◆ **PROVIDED DATA**
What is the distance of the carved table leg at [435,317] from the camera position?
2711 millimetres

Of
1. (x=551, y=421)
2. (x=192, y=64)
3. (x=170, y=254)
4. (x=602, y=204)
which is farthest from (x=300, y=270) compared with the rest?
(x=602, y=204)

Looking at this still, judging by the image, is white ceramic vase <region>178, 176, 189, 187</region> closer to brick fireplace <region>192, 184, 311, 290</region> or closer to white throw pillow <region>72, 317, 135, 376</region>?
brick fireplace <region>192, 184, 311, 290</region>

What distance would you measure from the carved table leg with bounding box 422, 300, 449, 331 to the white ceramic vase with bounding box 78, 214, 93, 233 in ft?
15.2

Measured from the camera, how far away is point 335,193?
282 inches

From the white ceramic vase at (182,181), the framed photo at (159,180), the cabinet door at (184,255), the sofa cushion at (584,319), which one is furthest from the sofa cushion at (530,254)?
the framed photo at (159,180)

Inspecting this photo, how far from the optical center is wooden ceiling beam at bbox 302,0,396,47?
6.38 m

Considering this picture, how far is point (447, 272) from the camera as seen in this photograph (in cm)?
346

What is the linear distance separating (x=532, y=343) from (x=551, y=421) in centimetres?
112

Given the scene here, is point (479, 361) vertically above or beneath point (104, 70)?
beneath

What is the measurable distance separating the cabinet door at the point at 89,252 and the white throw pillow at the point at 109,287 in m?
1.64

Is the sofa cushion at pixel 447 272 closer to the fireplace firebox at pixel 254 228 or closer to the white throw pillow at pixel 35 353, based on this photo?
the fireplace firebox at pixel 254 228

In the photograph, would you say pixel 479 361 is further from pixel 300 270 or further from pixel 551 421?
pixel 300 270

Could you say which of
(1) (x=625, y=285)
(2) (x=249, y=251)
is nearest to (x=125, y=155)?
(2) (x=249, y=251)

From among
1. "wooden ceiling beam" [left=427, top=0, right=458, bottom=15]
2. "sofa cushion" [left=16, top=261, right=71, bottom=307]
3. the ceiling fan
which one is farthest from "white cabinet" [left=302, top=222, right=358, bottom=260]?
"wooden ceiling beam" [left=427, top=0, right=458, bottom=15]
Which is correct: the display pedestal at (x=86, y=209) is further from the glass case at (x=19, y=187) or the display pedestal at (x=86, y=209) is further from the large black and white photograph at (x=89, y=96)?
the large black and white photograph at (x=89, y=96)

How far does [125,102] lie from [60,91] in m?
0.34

◆ **GOAL**
Can you render the lines from the one containing "Considering this picture, how" through the final line of the items as a JSON list of strings, one string per line, with blank lines left out?

◆ **THE OUTPUT**
[
  "Considering this picture, how far is point (447, 272) from the camera as seen in this photograph (in cm)?",
  "346",
  "What is the linear distance separating (x=532, y=343) from (x=551, y=421) in centimetres?",
  "112",
  "Given the scene here, is point (479, 361) vertically above or beneath point (104, 70)?",
  "beneath",
  "What is the measurable distance separating the cabinet door at the point at 89,252 and the white throw pillow at the point at 109,287 in m?",
  "1.64",
  "Is the sofa cushion at pixel 447 272 closer to the fireplace firebox at pixel 254 228 or closer to the white throw pillow at pixel 35 353, based on this photo?",
  "the fireplace firebox at pixel 254 228",
  "In the photograph, would you say pixel 479 361 is further from pixel 300 270 or further from pixel 551 421?",
  "pixel 300 270",
  "Could you say which of",
  "(1) (x=625, y=285)",
  "(2) (x=249, y=251)",
  "is nearest to (x=125, y=155)?",
  "(2) (x=249, y=251)",
  "From among",
  "1. \"wooden ceiling beam\" [left=427, top=0, right=458, bottom=15]",
  "2. \"sofa cushion\" [left=16, top=261, right=71, bottom=307]",
  "3. the ceiling fan",
  "which one is farthest from \"white cabinet\" [left=302, top=222, right=358, bottom=260]?",
  "\"wooden ceiling beam\" [left=427, top=0, right=458, bottom=15]",
  "Which is correct: the display pedestal at (x=86, y=209) is further from the glass case at (x=19, y=187) or the display pedestal at (x=86, y=209) is further from the large black and white photograph at (x=89, y=96)?",
  "the large black and white photograph at (x=89, y=96)",
  "How far does [125,102] lie from [60,91] in m?",
  "0.34"
]